• _Instructions for the task_: Extend the news article below on the drop in Aids-related deaths, starting after its final sentence.

• _Passage shown_:

Deaths from Aids-related causes decline drastically

The United Nations announced Wednesday that Aids-related deaths and new HIV infections fell by over a third in a decade.

The United Nations announced Wednesday that Aids-related deaths and new HIV infections fell by over a third in a decade.

The development raises optimism of eradicating new infections of the killer disease by 2030 – however, with more than half of the 35 million people living with HIV unaware they are infected, the battle is far from over, according to Michel Sidibé, the executive director of Unaids.

“If we are smart and scale up fast by 2020, we’ll be on track to end the disease burden by 2030, so that  Aids is no longer a public health threat,” he said.

“We have a fragile window of opportunity, because what we do over the next five years will determine the next 15.”

Unaids said Aids-related deaths dropped to 1.5 million in 2013 from 1.7 million in 2012, which is the sharpest reduction  since its peak in 2004 and 2005, while new infections also fell by 38 per cent from 3.4 million in 2001 to 2.1 million in 2013.

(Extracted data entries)
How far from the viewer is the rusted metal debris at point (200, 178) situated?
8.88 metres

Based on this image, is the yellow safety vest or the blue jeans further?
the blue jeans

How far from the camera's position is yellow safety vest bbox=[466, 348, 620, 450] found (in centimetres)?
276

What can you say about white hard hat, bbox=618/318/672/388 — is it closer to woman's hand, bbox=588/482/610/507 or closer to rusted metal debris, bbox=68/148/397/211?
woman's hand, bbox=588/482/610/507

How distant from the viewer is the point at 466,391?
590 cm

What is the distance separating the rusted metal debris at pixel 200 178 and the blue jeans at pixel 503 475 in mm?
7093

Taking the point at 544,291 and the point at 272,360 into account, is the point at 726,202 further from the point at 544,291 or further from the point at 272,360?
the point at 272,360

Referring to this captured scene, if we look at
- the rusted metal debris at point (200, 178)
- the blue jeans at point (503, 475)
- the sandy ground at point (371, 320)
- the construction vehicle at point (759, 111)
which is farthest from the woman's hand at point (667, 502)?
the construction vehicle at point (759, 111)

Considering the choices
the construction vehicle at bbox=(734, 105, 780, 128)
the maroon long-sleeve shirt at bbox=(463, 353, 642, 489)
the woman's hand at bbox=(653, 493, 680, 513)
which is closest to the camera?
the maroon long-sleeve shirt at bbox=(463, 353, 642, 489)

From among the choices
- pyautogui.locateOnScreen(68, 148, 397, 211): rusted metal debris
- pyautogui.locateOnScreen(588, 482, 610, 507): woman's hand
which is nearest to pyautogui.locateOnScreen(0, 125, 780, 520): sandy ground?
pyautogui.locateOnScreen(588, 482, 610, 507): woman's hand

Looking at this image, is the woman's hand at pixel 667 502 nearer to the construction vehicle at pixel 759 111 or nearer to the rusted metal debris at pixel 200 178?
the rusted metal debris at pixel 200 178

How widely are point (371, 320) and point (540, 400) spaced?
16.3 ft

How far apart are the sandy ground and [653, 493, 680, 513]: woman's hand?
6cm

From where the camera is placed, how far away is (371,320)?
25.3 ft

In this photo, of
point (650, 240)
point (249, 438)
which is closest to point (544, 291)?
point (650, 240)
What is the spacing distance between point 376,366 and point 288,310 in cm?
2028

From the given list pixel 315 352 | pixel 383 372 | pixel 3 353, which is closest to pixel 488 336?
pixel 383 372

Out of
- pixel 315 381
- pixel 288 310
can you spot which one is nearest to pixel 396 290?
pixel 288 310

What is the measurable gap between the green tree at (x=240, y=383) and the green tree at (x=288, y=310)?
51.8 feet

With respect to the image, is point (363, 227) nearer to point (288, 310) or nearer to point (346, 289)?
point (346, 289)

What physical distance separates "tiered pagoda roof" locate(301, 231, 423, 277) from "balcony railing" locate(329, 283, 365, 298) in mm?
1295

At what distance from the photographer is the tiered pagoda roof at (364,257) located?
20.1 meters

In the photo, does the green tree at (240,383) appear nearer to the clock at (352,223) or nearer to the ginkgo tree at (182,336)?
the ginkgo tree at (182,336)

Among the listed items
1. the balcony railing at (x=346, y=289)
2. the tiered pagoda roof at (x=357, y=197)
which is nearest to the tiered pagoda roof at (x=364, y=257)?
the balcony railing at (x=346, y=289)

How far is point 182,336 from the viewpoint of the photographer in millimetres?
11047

• _Exercise output_:
Whereas Africa remains the hardest-hit continent, with 1.1 million deaths in 2013, 1.5 million new infections, and 24.7 million people living with HIV, Rwanda has managed to keep the HIV prevalence rate as 3 per cent since 2005.

“We have one of the lowest rate of HIV infections on the continent – and this has been through strong health policies that advocate for voluntary testing and giving ample care to the sick,” Dr Agnes Binagwaho, the minister for health, said.

“Unfortunately, there is no cure for HIV, but it is still transmitted through the same way. For children, it is through their parents and for adults; it is mainly through unprotected sex with an infected person. Therefore, continuous sensitisation is important.”

Ministry of Health statistics show that 115,044 adults and 7,896 children were on ARVs last year in Rwanda.

The number of ARV sites covering the country in the same period totaled to 476.

Unaids said focus should be put on 15 countries that accounted for three quarters of new infections, nine of which are from Africa.  They include South Africa, Cameroon, Kenya, Mozambique, Nigeria, Tanzania, Uganda, Zambia and Zimbabwe.